Menurut Vanny Yulia Eka Sari, tim penyidik telah mengumpulkan alat bukti dan barang bukti kasus korupsi yang dilakukan ketiga tersangka sebagai bukti permulaan. Kemudian ketiga tersangka telah diperiksa sebagai saksi.

Berdasarkan hasil pemeriksaan dan bukti-bukti, ketiga tersangka dinyatakan terlibat kasus korupsi penjualan aset. Karena itu status ketiganya dinaikkan dari saksi menjadi menjadi tersangka.

Dikatakan, berdasarkan laporan hasil audit penghitungan kerugian keuangan negara atas dugaan tindak pidana korupsi penjualan aset Yayasan Batanghari Sembilan tersebut mencapai Rp 11,76 miliar.

Aset tersebut berupa sebidang tanah dengan luas 3.646 meter persegi (m2) di Jalan Mayor Ruslan, Kelurahan Duku Kecamatan Ilir Timur II, Kota Palembang, Sumsel.

Vanny Yulia Eka Sari mengatakan, aset Yayasan Batang hari Sembilan berupa sebidang tanah seluas 3.646 m2 telah disita penyidik.

Penyitaan aset itu dilakukan berdasarkan Surat Penetapan Pengadilan Negeri Palembang Nomor : 48/PenPid.Sus-TPK-SITA/2024/PN Plg tanggal 15 Oktober 2024 dan Surat Perintah Penyitaan Kajati Sumsel Nomor : PRINT-1381/L.6.5/Fd.1/07/2024 tanggal 31 Juli 2024.

“Aset tersebut kini sudah dititipkan kepada Pemerintah provinsi (Pemprov) Sumsel. Aset tersebut diharapkan dikelola dan dirawat dengan baik,”katanya.

Menurut Vanny Yulia Eka Sari, untuk mempertanggung-jawabkan perbuatan mereka, ketiga tersangka dijerat dengan pasal berlapis. Secara primair (pokok), tersangka dinyatakan melanggar Pasal 2 Ayat (1) jo Pasal 18 Undang-undang (UU) Nomor : 31 Tahun 1999 tentang Pemberantasan Tindak Pidana Korupsi sebagaimana telah diubah dan ditambah dengan UU Nomor : 20 Tahun 2001 tentang Perubahan atas UU Nomor : 31 Tahun 1999 tentang Pemberantasan Tindak Pidana Korupsi jo Pasal 55 Ayat (1) KUHPidana.

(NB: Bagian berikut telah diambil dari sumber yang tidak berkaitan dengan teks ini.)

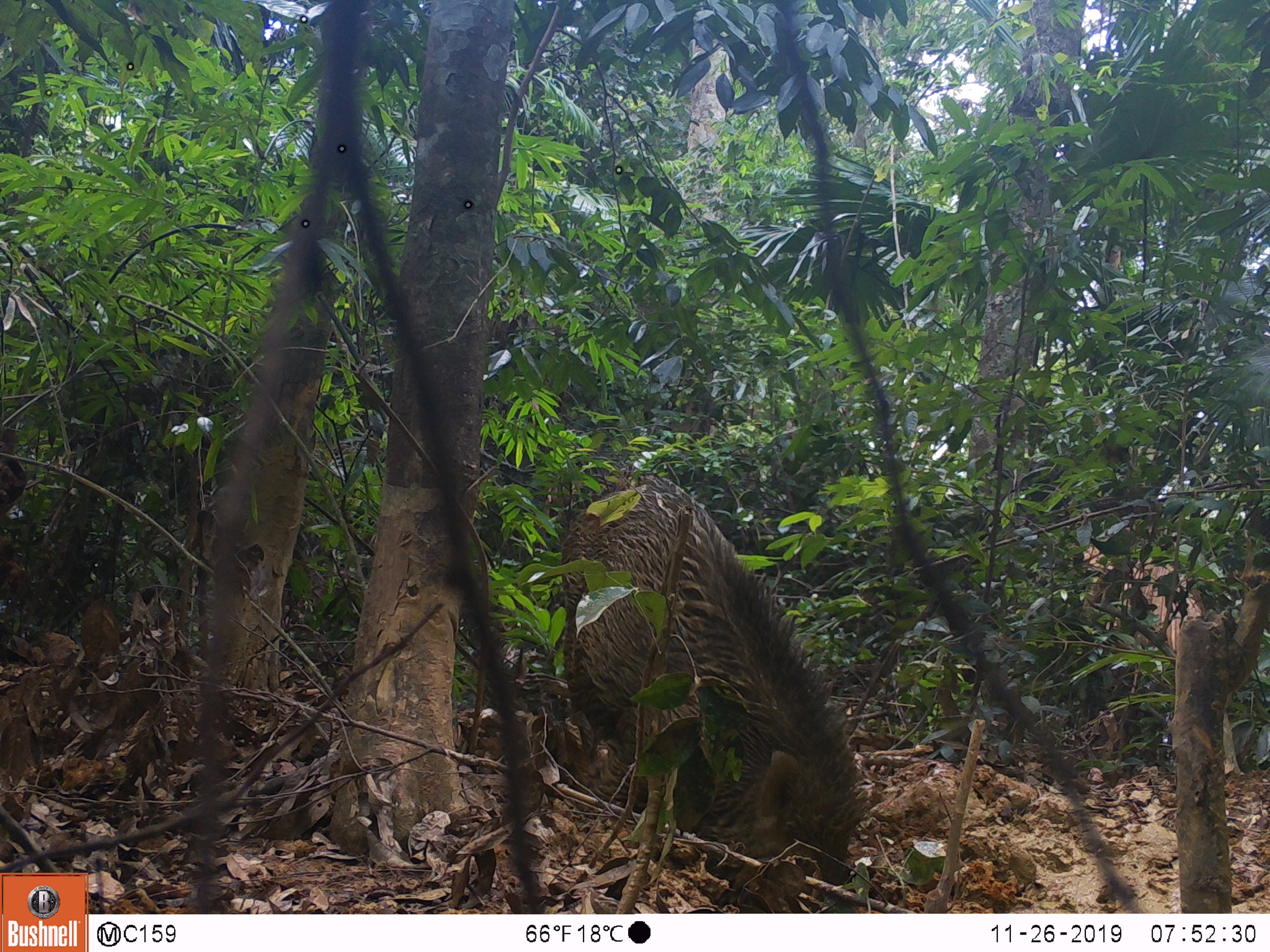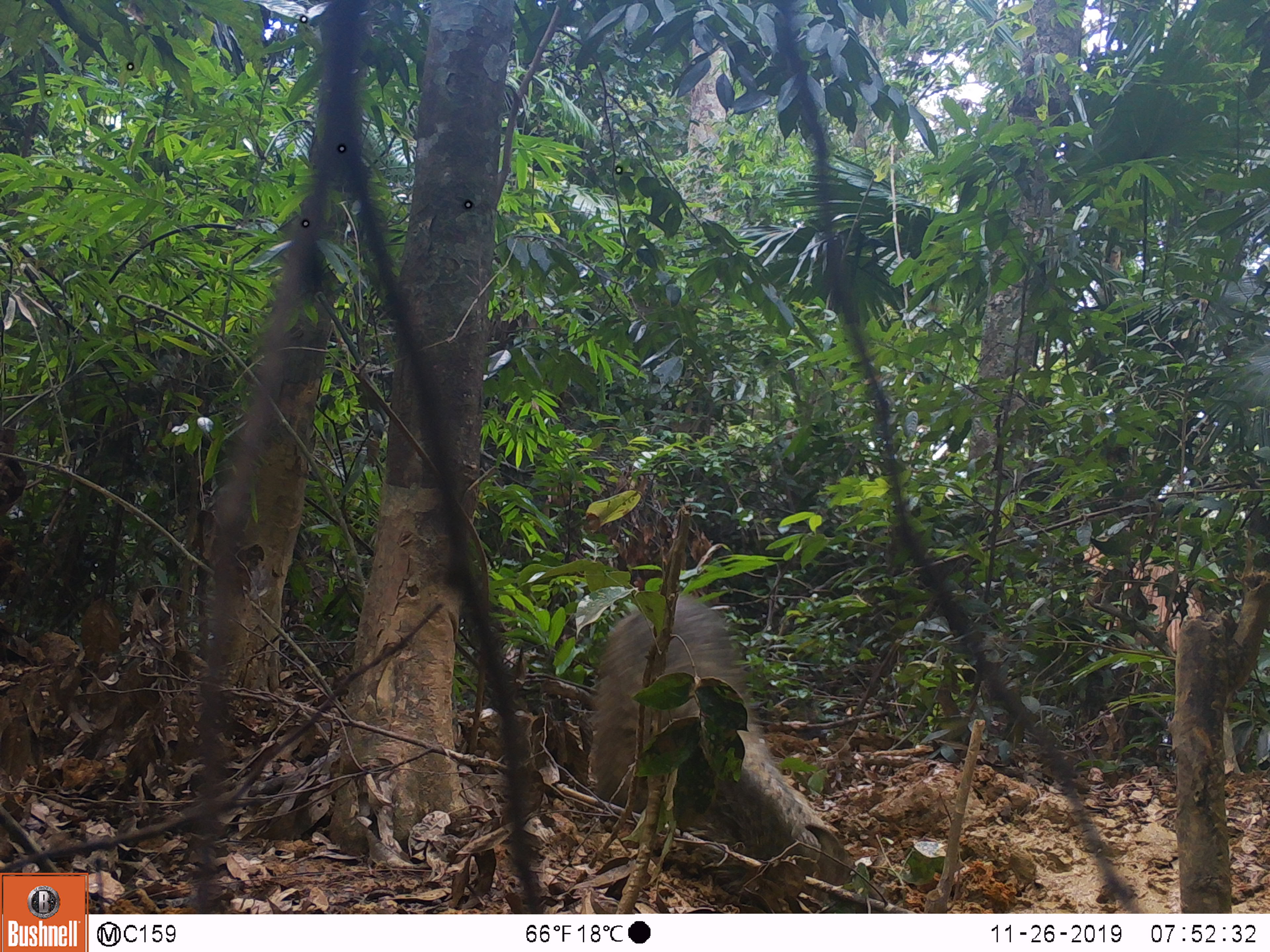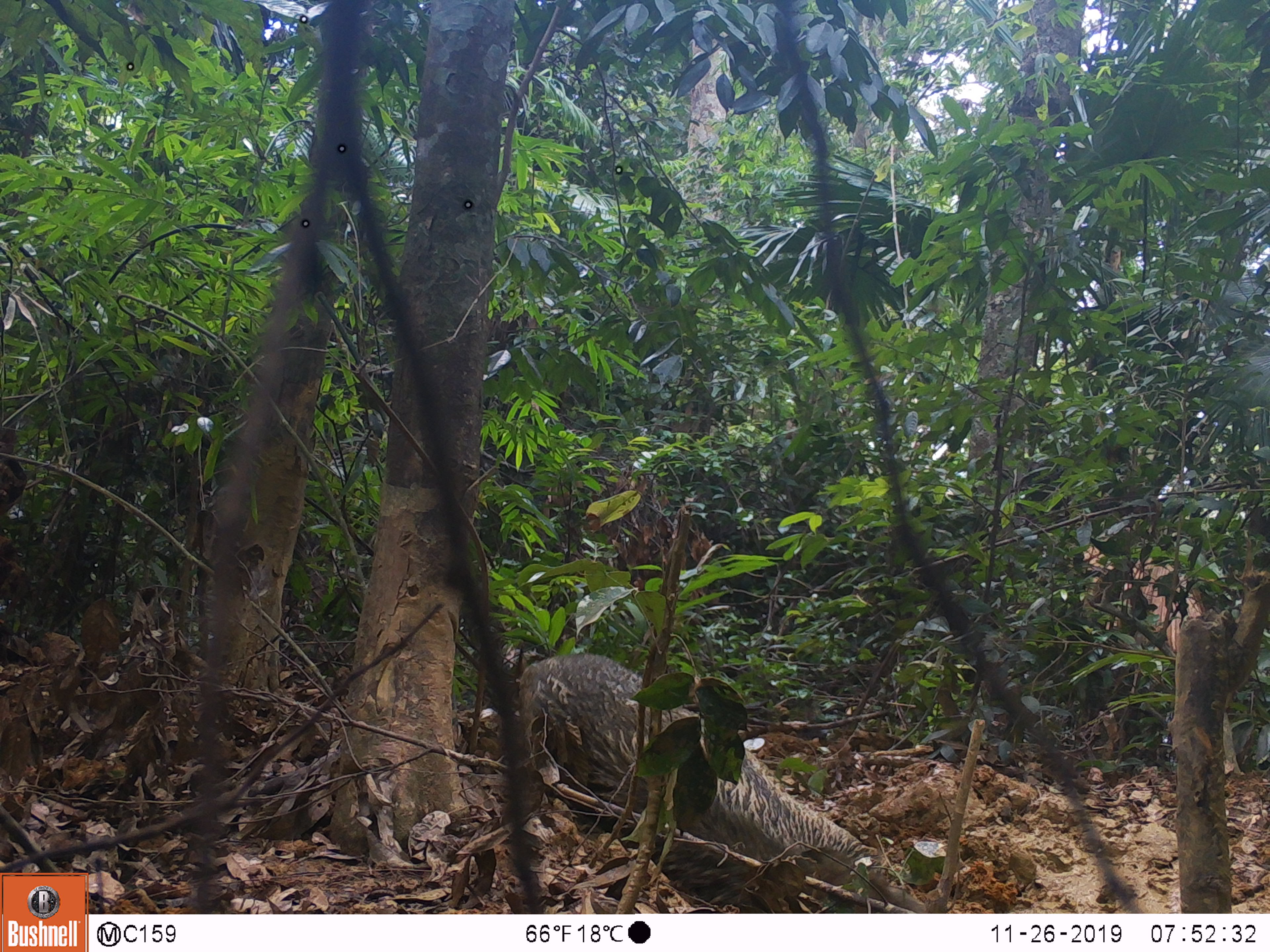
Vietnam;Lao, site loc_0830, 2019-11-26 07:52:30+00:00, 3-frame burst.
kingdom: Animalia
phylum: Chordata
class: Mammalia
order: Artiodactyla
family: Suidae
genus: Sus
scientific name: Sus scrofa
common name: eurasian wild pig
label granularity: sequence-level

Kemudian secara subsidair (tambahan), ketiga tersangka dinyatakan melanggar Pasal 3 jo Pasal 18 UU Nomor : 31 Tahun 1999 tentang Pemberantasan Tindak Pidana Korupsi sebagaimana telah diubah dan ditambah dengan UU Nomor : 20 Tahun 2001 tentang Perubahan atas UU Nomor : 31 Tahun 1999 tentang Pemberantasan Tindak Pidana Korupsi jo Pasal 55 Ayat (1) ke-1 KUHPidana.

Dijelaskan, para saksi yang sudah diperiksa terkait korupsi aset Yayasan Batanghari Sembilan tersebut sampai saat ini berjumlah 77 orang.

Para tersangka melakukan korupsi penjualan aset tersebut dengan cara menerbitkan sertifikat tidak sesuai ketentuan. Mereka memanipulasi data terhadap objek dan membuat surat keterangan identitas palsu

Vanny Yulia Eka Sari mengatakan, Timpidsus Kejati Sumsel terus mendalami (menyelidiki) alat bukti lain terkait keterlibatan pihak lain yang dapat dimintai pertanggungjawaban pidananya.

Kemudian Timpidsus Kejati Sumsel juga akan segera melakukan tindakan hukum lain yang diperlukan sehubungan dengan kasus korupsi tersebut.

“Penanganan kasus korupsi aset ini tidak hanya menitik-beratkan pada penjatuhan hukuman kepada para koruptor. Namun tidak kalah pentingnya dilakukan juga upaya pengembalian keuangan negara/aset-aset milik negara guna memulihkan kerugian keuangan negara,”ujarnya.